Return every line of the listing exactly as written.

========

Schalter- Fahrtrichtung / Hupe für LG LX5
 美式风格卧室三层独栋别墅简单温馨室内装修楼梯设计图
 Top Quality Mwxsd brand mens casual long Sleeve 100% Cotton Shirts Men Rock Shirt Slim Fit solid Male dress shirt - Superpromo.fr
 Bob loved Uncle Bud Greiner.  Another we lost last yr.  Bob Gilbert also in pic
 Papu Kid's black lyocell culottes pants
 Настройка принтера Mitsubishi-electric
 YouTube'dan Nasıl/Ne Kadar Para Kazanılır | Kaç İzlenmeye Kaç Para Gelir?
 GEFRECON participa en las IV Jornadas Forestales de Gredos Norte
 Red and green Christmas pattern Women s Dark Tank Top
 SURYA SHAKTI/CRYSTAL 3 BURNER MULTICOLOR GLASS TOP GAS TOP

========

▶ _YOUR SOLUTION_:
Schalter- Fahrtrichtung / Hupe für LG LX5
 美式风格卧室三层独栋别墅简单温馨室内装修楼梯设计图
 Top Quality Mwxsd brand mens casual long Sleeve 100% Cotton Shirts Men Rock Shirt Slim Fit solid Male dress shirt - Superpromo.fr
 Bob loved Uncle Bud Greiner.  Another we lost last yr.  Bob Gilbert also in pic
 Papu Kid's black lyocell culottes pants
 Настройка принтера Mitsubishi-electric
 YouTube'dan Nasıl/Ne Kadar Para Kazanılır | Kaç İzlenmeye Kaç Para Gelir?
 GEFRECON participa en las IV Jornadas Forestales de Gredos Norte
 Red and green Christmas pattern Women s Dark Tank Top
 SURYA SHAKTI/CRYSTAL 3 BURNER MULTICOLOR GLASS TOP GAS TOP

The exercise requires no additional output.